The US visa move comes amid a broader effort by China to attract more foreign visitors as the economy continues to struggle and international views of China take on a more negative tone.

Chinese embassies and consulates in other countries have also announced cuts in visa fees, while the number of countries whose citizens can make visa-free transits has risen to 54.

Last month Beijing said that visitors from six countries – France, Germany, Italy, the Netherlands, Spain and Malaysia – would not need a visa for stays of up to 15 days until November 30 next year.

Although China reopened its borders in January 2023 after three years of strict Covid controls, international visitors have still largely stayed away.

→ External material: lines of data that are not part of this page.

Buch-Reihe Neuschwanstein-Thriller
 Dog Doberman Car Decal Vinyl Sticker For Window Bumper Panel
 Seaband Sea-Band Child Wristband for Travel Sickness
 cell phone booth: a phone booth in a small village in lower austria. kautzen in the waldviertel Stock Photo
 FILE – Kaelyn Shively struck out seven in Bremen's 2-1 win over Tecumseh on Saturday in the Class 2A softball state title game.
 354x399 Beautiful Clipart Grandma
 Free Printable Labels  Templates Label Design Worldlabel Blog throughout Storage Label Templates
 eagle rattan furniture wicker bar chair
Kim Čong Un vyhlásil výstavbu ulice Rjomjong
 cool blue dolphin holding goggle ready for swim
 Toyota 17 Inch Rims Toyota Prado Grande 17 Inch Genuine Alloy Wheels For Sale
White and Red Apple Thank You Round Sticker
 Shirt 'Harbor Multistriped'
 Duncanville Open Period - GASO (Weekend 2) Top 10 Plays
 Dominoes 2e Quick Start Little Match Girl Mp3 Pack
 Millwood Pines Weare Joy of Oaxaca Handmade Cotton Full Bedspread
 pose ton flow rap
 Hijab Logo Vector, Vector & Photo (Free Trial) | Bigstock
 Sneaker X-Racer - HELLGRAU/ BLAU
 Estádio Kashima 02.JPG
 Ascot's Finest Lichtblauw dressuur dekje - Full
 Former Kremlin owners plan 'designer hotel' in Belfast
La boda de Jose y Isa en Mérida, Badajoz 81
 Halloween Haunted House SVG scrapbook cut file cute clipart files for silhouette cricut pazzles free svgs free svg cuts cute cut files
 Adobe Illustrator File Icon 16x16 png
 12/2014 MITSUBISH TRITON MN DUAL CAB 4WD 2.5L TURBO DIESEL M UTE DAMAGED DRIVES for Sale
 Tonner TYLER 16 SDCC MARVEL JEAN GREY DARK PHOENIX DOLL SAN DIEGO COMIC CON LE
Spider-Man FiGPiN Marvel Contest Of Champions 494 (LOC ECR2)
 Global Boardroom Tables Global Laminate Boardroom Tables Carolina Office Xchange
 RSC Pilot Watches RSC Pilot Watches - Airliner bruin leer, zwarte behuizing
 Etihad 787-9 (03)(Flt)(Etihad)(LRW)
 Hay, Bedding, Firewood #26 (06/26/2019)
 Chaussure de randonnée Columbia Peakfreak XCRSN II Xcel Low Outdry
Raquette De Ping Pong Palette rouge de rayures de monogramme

Chinese travel agencies handled 477,800 foreign tourists in the first six months of this year, only 5.6 per cent the figure for the same period in 2019, according to the Chinese tourism ministry.

Between April and October this year, the country’s border control authorities processed 134 million entries, more than 30 per cent down on the same period four years ago, according to the official Economic Daily.

Analysts attributed the poor figures to the lasting damage from the pandemic as well as China’s negative global image and loss of business confidence.

Some observers also warned that the slow return of international tourists would ultimately reduce the country’s attractiveness to overseas investment and exacerbate geopolitical risks.

Chinese travel firms prepare for return of foreign tourists as outlook improves

However, industry figures have warned that would-be travellers to China face other barriers besides the complex visa paperwork.

The Chinese tourism ministry said earlier this month it is working on a three-year action plan to provide more convenient services to help boost foreign tourism.

The central bank also said on Friday that regulators were looking at ways to address one major problem by making it easier to use foreign bank cards and payment apps in a society that is now largely cash-free.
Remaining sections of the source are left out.